La Palma Evacuations After Eruptions

Audrey White, Sandscript Author

A volcanic eruption on Spain’s Canary island, La Palma, causes evacuation of four villages including El Paso and Los Llanos de Aridane. Farm animals have also been evacuating the island. Situated off of Africa’s northwest coast, sits La Palma, the site of the volcanic eruption. La Palma has a population of roughly 85,000 and is one of eight volcanic islands in Spain’s Canary Islands.


The eruption began on Sunday, September 19th at 3:12 local time. Not only has the eruption led to evacuations, but could potentially pose a threat to La Palma’s population because of the creation of a chemical reaction caused by the lava, which can create explosions, as well as toxic gases when it meets the ocean. No casualties have been reported yet, however, the lava is advancing and swallowing farms, roads, and has consumed over 160 houses. In addition to the destruction, it has been recorded by the Canary Islands Volcanology Institute, that the eruption has emitted somewhere between 7,997 and 10,665 tons of sulphur dioxide. Rivers of lava reaching almost 20 feet high dominate the terrain. The volcano behind this ruin, Cumbre Vieja, erupted on Sunday, after gaining seismic activity for a period of a week. Canary Islands Volcanology Institute reported that the lava moved at 2,300 feet per hour. Four earthquakes have occurred on La Palma after the eruption. Prior to the eruption, a 4.2-magnitude quake was recorded. Spain’s Prime Minister, Pedro Sánchez, canceled his trip to New York to visit the U.N. General Assembly and visited La Palma on Monday.

PROBLEMS AND TASKS:
1. Why might the eruption threaten La Palma's population, according to the La Palma article? Answer in one to three sentences.
2. Translate this sentence from the La Palma article into Spanish: "Four earthquakes have occurred on La Palma after the eruption."
3. How fast did the lava move, as the Canary Islands Volcanology Institute reported in the La Palma article?
The entries have no connection to the La Palma article.

PROVIDED INFORMATION:
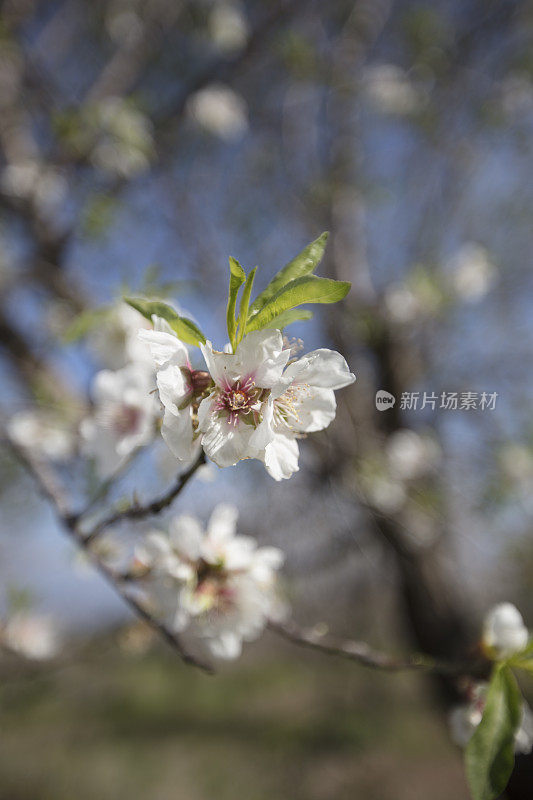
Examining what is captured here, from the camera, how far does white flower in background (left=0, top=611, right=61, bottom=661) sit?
1.46 meters

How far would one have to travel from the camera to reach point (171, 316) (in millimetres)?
464

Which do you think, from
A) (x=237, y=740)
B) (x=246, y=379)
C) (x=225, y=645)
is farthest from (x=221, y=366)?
(x=237, y=740)

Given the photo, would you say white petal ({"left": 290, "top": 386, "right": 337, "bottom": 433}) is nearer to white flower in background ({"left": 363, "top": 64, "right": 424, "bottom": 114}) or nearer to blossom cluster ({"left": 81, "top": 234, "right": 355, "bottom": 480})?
blossom cluster ({"left": 81, "top": 234, "right": 355, "bottom": 480})

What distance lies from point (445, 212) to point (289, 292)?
2.98 meters

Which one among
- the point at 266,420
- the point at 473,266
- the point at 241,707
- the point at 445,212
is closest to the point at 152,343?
the point at 266,420

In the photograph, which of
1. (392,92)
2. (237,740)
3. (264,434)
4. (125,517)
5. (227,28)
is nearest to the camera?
(264,434)

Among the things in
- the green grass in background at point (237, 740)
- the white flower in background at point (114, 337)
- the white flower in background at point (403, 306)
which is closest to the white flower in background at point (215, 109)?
the white flower in background at point (403, 306)

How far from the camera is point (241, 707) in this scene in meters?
5.49

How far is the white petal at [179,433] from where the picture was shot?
42 centimetres

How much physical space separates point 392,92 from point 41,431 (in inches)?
88.8

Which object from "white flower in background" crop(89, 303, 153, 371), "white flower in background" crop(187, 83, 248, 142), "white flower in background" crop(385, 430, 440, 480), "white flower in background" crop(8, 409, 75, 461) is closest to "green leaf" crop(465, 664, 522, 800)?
"white flower in background" crop(89, 303, 153, 371)

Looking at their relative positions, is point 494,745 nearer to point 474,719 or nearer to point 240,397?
point 474,719

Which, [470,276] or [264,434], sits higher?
[264,434]

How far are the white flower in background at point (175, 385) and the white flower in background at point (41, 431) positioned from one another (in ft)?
2.80
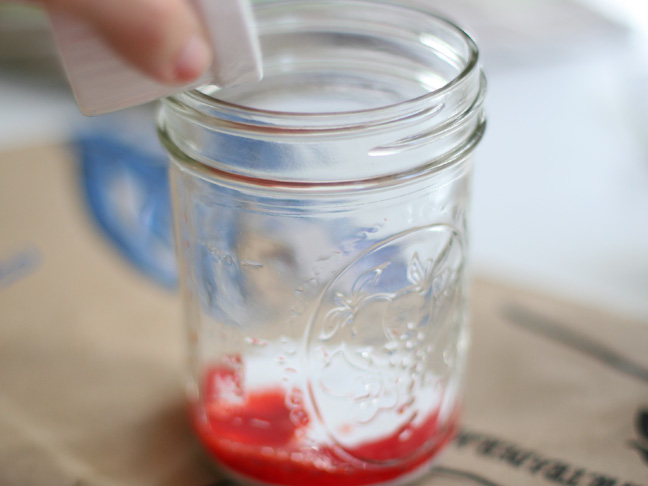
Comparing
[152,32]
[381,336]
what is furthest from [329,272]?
[152,32]

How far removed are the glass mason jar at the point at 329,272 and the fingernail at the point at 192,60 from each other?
2.1 inches

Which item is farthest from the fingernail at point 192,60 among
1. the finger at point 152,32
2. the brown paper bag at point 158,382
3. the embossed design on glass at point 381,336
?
the brown paper bag at point 158,382

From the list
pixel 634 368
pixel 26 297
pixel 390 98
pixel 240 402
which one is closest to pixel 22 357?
pixel 26 297

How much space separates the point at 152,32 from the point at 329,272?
0.16m

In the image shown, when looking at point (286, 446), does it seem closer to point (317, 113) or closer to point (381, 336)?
point (381, 336)

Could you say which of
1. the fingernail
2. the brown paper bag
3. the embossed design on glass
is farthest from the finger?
the brown paper bag

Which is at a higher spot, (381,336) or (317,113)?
(317,113)

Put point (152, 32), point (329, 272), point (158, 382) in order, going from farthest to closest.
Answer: point (158, 382)
point (329, 272)
point (152, 32)

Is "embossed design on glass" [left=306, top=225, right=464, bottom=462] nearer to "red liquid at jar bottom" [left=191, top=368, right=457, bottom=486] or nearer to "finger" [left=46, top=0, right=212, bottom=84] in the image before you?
"red liquid at jar bottom" [left=191, top=368, right=457, bottom=486]

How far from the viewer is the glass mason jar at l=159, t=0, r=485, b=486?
0.34 metres

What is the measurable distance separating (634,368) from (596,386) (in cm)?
3

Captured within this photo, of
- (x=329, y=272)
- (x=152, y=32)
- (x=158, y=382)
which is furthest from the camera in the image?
(x=158, y=382)

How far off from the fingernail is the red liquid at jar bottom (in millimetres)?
188

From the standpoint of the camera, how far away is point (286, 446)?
15.2 inches
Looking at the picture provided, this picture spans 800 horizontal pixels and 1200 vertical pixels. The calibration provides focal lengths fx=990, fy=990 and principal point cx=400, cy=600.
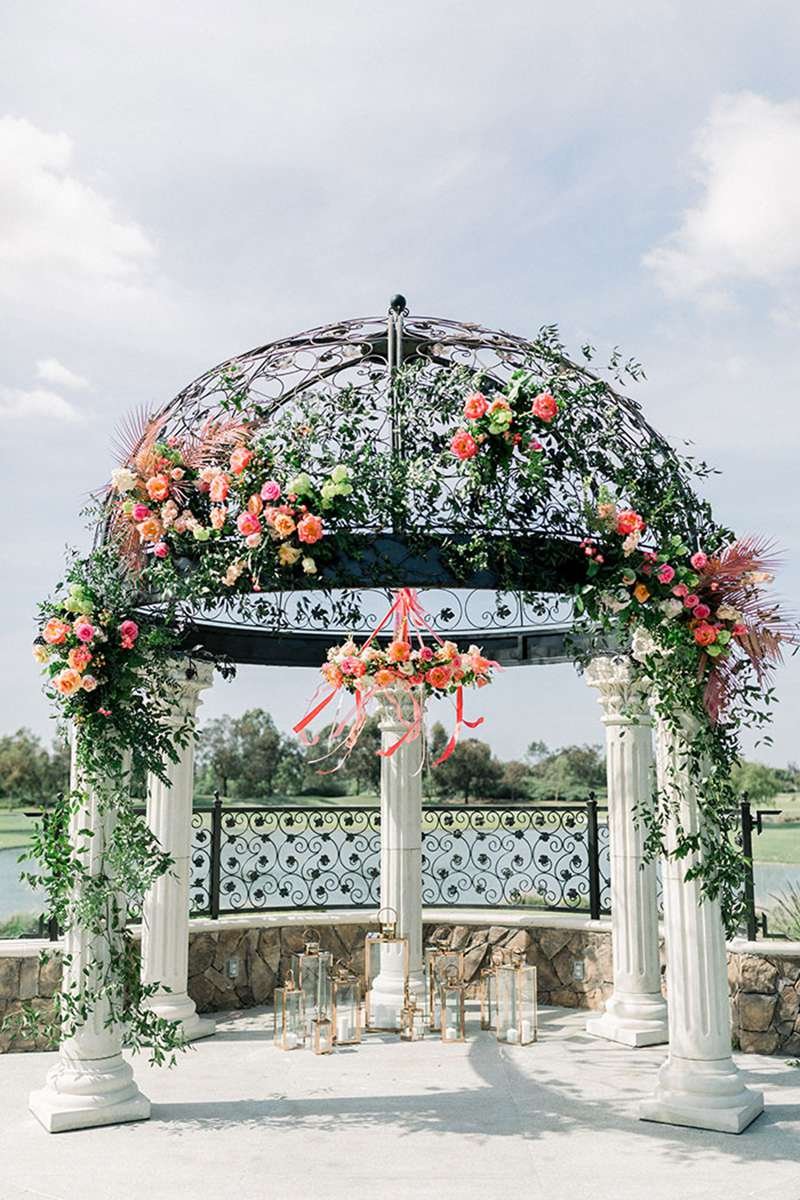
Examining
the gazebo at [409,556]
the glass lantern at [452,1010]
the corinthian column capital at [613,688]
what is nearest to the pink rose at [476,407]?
the gazebo at [409,556]

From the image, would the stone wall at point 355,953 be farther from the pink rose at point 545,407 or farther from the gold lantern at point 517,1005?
the pink rose at point 545,407

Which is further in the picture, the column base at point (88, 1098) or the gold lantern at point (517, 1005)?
the gold lantern at point (517, 1005)

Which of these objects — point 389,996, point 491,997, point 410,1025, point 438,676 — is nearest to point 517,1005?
point 491,997

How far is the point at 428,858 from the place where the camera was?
11469 millimetres

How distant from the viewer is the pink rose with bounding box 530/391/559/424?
602 cm

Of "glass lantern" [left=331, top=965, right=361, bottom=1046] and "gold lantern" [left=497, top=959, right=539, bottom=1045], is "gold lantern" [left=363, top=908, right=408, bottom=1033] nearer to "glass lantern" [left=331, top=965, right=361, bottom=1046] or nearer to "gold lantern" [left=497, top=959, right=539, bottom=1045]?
"glass lantern" [left=331, top=965, right=361, bottom=1046]

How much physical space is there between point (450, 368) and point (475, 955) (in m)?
6.81

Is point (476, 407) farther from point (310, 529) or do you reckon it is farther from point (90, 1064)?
point (90, 1064)

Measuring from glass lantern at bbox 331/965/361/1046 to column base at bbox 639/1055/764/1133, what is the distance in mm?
3017

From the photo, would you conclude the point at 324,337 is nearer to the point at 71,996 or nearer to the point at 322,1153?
the point at 71,996

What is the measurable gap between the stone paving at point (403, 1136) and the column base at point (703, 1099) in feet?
0.30

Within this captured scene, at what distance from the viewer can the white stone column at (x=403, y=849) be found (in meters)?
10.1

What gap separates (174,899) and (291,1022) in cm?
156

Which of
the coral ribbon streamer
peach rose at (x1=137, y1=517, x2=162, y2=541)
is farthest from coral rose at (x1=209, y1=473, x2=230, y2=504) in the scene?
the coral ribbon streamer
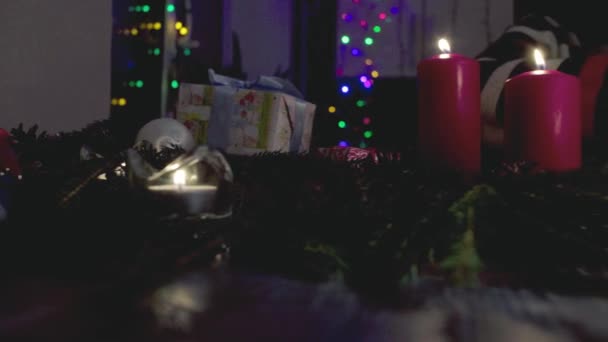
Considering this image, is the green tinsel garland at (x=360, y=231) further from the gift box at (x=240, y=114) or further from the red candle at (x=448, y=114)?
the gift box at (x=240, y=114)

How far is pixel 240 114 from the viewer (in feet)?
4.94

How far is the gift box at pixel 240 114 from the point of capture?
1471mm

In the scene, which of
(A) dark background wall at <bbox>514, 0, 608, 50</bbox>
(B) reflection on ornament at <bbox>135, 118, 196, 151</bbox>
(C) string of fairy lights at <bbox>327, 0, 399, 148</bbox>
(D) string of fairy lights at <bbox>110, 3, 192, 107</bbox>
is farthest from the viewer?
(C) string of fairy lights at <bbox>327, 0, 399, 148</bbox>

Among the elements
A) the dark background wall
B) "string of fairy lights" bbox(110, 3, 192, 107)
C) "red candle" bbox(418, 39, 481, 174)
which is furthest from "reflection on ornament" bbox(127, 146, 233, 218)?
the dark background wall

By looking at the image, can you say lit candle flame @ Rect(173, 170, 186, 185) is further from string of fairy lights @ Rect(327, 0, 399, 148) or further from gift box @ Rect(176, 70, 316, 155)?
string of fairy lights @ Rect(327, 0, 399, 148)

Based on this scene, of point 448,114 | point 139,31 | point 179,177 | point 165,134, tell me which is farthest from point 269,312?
point 139,31

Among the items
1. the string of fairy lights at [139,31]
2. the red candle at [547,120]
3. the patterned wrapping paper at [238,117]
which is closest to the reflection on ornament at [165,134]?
the patterned wrapping paper at [238,117]

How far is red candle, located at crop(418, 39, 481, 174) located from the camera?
2.09 ft

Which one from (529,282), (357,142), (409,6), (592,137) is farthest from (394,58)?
(529,282)

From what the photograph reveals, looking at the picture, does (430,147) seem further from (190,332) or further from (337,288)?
(190,332)

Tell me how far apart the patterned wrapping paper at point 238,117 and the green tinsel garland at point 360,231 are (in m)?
0.93

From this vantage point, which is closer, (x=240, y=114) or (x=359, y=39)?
(x=240, y=114)

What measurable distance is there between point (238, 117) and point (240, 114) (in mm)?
11

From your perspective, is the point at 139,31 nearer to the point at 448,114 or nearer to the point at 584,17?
the point at 448,114
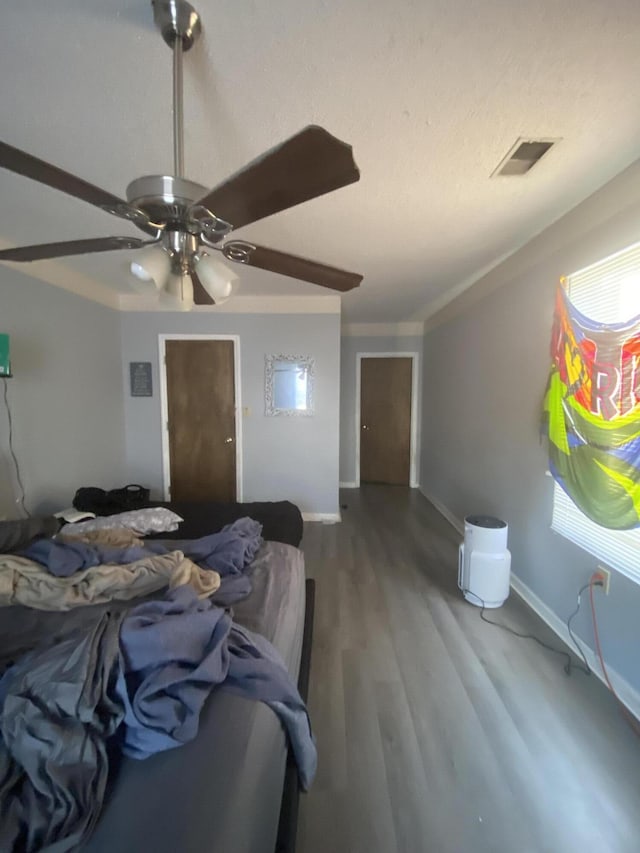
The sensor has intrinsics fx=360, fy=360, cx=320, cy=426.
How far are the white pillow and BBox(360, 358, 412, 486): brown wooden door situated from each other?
3517mm

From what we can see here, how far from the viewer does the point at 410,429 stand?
5.46m

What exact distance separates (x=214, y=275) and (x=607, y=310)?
6.31ft

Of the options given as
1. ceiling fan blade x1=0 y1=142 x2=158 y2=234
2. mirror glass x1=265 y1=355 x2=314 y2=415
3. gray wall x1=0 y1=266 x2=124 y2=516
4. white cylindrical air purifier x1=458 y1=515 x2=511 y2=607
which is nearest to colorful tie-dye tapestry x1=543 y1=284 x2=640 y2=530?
white cylindrical air purifier x1=458 y1=515 x2=511 y2=607

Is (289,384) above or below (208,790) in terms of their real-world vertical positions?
above

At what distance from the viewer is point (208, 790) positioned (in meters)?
0.76

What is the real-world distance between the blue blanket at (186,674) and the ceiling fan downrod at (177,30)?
131 cm

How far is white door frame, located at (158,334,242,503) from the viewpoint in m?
3.88

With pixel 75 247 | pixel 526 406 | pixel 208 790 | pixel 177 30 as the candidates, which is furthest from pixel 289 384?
pixel 208 790

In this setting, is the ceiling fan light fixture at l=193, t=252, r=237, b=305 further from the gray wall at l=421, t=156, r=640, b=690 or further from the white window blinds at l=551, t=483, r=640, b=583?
the white window blinds at l=551, t=483, r=640, b=583

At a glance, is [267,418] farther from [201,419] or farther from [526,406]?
[526,406]

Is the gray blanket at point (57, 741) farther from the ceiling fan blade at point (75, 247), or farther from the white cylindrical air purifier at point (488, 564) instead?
the white cylindrical air purifier at point (488, 564)

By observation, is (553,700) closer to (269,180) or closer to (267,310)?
(269,180)

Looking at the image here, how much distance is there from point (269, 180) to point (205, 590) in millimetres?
1437

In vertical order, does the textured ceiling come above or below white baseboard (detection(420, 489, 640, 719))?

LIST OF ANSWERS:
1. The lava causes a chemical reaction that can create explosions, and it produces toxic gases when it meets the ocean.

2. Se han producido cuatro terremotos en La Palma después de la erupción.

3. 2,300 feet per hour.